A ação começa com alguns soldados e servos de diversas nacionalidades observando a lua no terraço do palácio de Herodes Antipas. Dentre eles, destacam-se o pajem da rainha Herodias, e Narraboth, o sírio, capitão dos guardas. Narraboth compara a lua à princesa Salomé, por quem é apaixonado, enquanto o pajem da rainha aconselha-o a não olhar muito para a princesa da Judeia. Ouve-se então a voz de João Batista. O profeta encontra-se dentro de uma cisterna, de onde grita suas profecias e imprecações, despertando os mais variados sentimentos naqueles que o escutam.
Salomé surge então no terraço, perturbada, fugindo dos olhares inconvenientes que Herodes Antipas, Tetrarca da Judeia, seu tio e padrasto, lançava-lhe durante o banquete dado aos embaixadores de César. Iokanaan profetiza a vinda do Filho do Homem, despertando a curiosidade de Salomé em conhecer aquele homem que dizia coisas tão terríveis sobre sua mãe, Herodias, e que era temido pelo próprio Herodes. Apesar das recomendações dos servos e da hesitação dos soldados, Salomé exige que tragam Iokanaan à sua presença, chantageando emocionalmente Narraboth, que acaba por lhe fazer a vontade.

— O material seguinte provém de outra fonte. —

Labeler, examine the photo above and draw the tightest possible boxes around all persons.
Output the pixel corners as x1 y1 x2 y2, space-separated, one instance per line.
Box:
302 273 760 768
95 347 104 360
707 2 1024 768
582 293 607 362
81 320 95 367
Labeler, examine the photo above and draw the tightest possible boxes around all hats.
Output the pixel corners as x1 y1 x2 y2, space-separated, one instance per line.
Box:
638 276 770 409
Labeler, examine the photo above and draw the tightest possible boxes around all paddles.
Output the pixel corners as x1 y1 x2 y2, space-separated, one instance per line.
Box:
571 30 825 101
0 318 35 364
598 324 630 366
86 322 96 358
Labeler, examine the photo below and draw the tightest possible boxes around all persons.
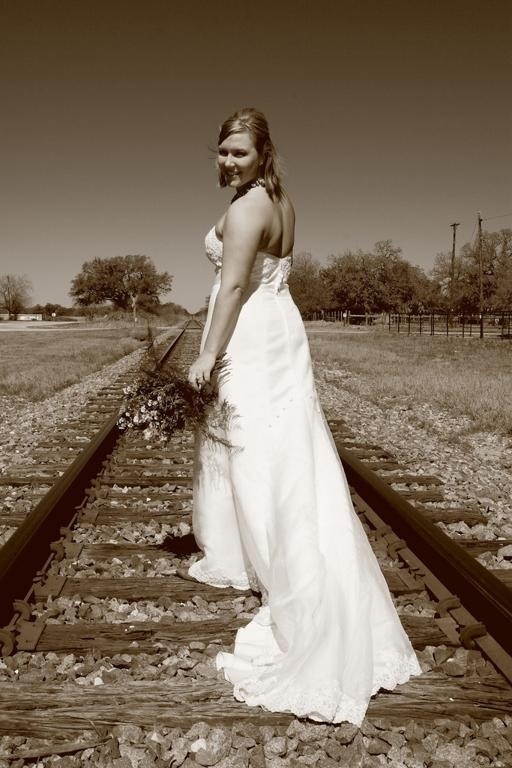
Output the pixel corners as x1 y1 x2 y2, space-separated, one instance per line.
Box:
183 104 425 731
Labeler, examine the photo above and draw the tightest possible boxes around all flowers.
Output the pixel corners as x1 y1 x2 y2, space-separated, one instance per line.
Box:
116 375 198 444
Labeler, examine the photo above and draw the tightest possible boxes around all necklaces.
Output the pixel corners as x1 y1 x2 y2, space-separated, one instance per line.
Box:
236 175 260 199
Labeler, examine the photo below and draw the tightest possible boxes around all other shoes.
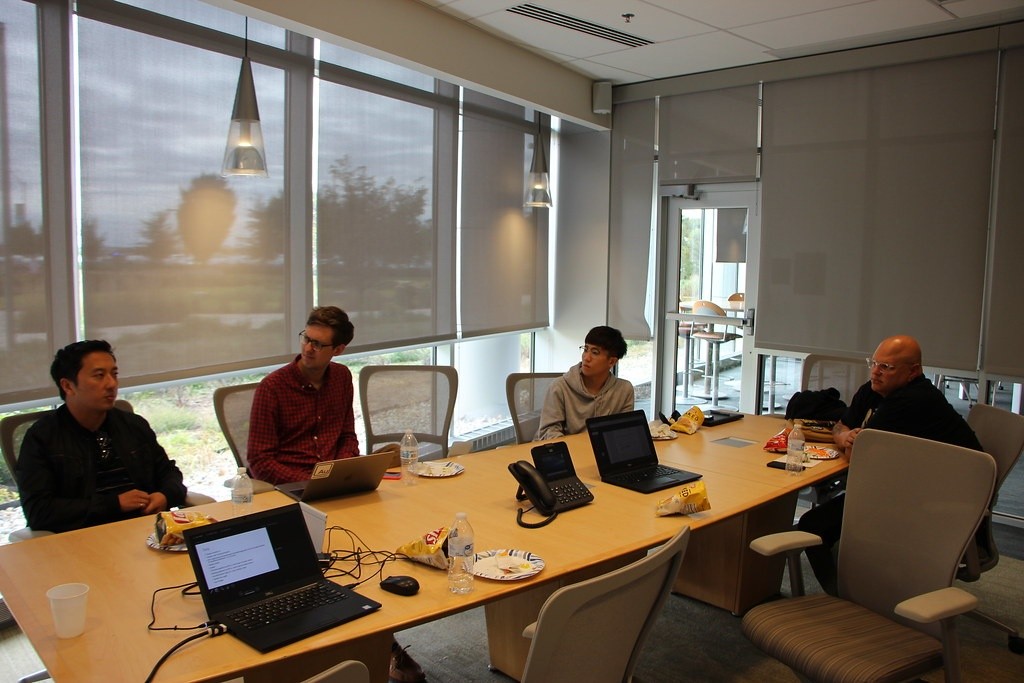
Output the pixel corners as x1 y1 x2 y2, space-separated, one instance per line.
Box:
389 644 425 683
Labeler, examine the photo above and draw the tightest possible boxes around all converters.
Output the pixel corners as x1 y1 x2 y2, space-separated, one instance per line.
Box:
317 553 332 568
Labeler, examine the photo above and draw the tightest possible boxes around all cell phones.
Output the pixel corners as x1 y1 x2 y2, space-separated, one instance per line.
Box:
767 461 806 472
383 471 402 480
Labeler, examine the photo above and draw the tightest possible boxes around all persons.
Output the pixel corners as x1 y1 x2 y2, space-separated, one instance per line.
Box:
246 306 425 683
17 340 186 534
533 326 635 443
799 335 984 598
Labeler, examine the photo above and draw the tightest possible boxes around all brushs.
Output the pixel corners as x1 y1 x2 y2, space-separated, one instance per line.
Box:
860 408 878 429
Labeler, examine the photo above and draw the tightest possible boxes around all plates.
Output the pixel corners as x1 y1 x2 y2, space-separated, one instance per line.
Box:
462 549 547 581
804 446 840 459
652 430 678 440
407 461 465 478
145 532 188 551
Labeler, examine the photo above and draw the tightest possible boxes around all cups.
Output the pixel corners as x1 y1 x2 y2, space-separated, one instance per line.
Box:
46 582 90 639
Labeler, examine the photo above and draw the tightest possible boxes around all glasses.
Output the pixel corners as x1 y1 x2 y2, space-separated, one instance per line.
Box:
579 346 608 356
299 330 338 351
866 358 894 371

Iokanaan é trazido para o terraço, onde sente a presença do anjo da morte rondar o palácio, chegando mesmo a ouvir o rumor de suas asas. Diante da figura singular e misteriosa do profeta, Salomé é tomada por uma paixão fulminante. Ela passa a desejar ardentemente Iokanaan, que, no entanto, a despreza, chamando-a de “filha da Babilônia” e “filha de Sodoma”. Vendo a insistência de Salomé em beijar a boca de Iokanaan, Narraboth, desgostoso, comete suicídio. Iokanaan amaldiçoa Salomé e volta para a cisterna. Antes que os soldados possam retirar o corpo de Narraboth do terraço, entram em cena Herodes Antipas, Herodias e toda a corte.
Herodes escorrega no sangue de Narraboth, tomando isso por um mau agouro. Herodias, extremamente irônica, faz pouco das crendices do marido. Herodes afirma ainda estar sentindo um vento frio sobre o palácio, como o bater de grandes asas, e Herodias continua a ridicularizá-lo. Herodes então convida Salomé a se aproximar, mas esta se mantém esquiva. Iokanaan volta a praguejar, profetizar e ultrajar Herodias de dentro da cisterna, o que deixa a rainha profundamente irritada.
Ignorando as queixas de Herodias, o Tetrarca da Judeia ordena que Salomé dance para ele. A princípio, Salomé se recusa, mas diante do juramento que Herodes faz de lhe dar qualquer coisa que ela pedir, até mesmo a metade do reino, Salomé aceita dançar. Herodias tenta demover a filha desse intento, mas é inútil. Salomé executa então a dança dos sete véus, em êxtase, à borda da cisterna na qual está aprisionado Iokanaan.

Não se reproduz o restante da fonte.